And so, you know, what we’re talking about here is that, and I think this is where we want to have Bob take over.
Bob Beck: Yeah, that’s okay. No worries, I was sort of waiting for you to hand it off. Um, what we’ve sort of specked out in the draft to start with here is that every BGP session, which is between two BGP peers wishing to authenticate each other, has a certificate for both ends of the both ends of the connection with the AS and optionally the IP as SAN names. This binds the AS, the particular AS, and the IP used for the session together. The goal here is to ensure that we have here short-lived certificates that are generated on demand by the controller of the AS and can be used on their routers at will. Um, the AS, this is done by using an AS intermediate, also with the AS as a SAN name. The AS intermediate can be distributed to your neighbor AS and just used directly as a trust anchor or trusted via its issuer. Next slide.
Certificate lifetimes for the AS intermediate should be reasonably long, year, something like that, whatever we land on. BGP session certificates themselves should be short-lived, perhaps a week or two. Uh, such certificates should be automatically provisioned, and the goal here is to again just avoid any issues with CRLs for session certs. Um, but AS, the the size of the AS space is not such that we cannot use CRLs for the actual intermediates. That shouldn’t be a problem in this case. Next one. Next slide.

▶ **RECORDS FOR THE EXERCISE**:

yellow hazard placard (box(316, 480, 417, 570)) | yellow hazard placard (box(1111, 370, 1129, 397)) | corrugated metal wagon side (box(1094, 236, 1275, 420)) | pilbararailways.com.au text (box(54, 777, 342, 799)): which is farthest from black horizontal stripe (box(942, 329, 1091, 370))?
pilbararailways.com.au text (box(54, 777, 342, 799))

--

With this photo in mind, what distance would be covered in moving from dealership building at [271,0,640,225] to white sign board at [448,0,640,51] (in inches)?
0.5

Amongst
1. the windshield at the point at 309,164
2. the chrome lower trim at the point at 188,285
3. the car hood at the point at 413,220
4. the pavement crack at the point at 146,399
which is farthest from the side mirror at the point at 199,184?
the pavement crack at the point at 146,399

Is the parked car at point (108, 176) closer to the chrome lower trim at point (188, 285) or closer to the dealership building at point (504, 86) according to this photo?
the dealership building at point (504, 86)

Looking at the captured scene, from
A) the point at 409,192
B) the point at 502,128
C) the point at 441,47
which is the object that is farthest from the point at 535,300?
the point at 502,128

▶ **PARTS OF THE EXERCISE**:
(a) Reproduce the full transcript word for word.
(b) How many lines in the entries contain the string "dealership"? Reply with the number only.

▶ **ANSWERS TO THE EXERCISES**:
(a)
And so, you know, what we’re talking about here is that, and I think this is where we want to have Bob take over.
Bob Beck: Yeah, that’s okay. No worries, I was sort of waiting for you to hand it off. Um, what we’ve sort of specked out in the draft to start with here is that every BGP session, which is between two BGP peers wishing to authenticate each other, has a certificate for both ends of the both ends of the connection with the AS and optionally the IP as SAN names. This binds the AS, the particular AS, and the IP used for the session together. The goal here is to ensure that we have here short-lived certificates that are generated on demand by the controller of the AS and can be used on their routers at will. Um, the AS, this is done by using an AS intermediate, also with the AS as a SAN name. The AS intermediate can be distributed to your neighbor AS and just used directly as a trust anchor or trusted via its issuer. Next slide.
Certificate lifetimes for the AS intermediate should be reasonably long, year, something like that, whatever we land on. BGP session certificates themselves should be short-lived, perhaps a week or two. Uh, such certificates should be automatically provisioned, and the goal here is to again just avoid any issues with CRLs for session certs. Um, but AS, the the size of the AS space is not such that we cannot use CRLs for the actual intermediates. That shouldn’t be a problem in this case. Next one. Next slide.

(b) 3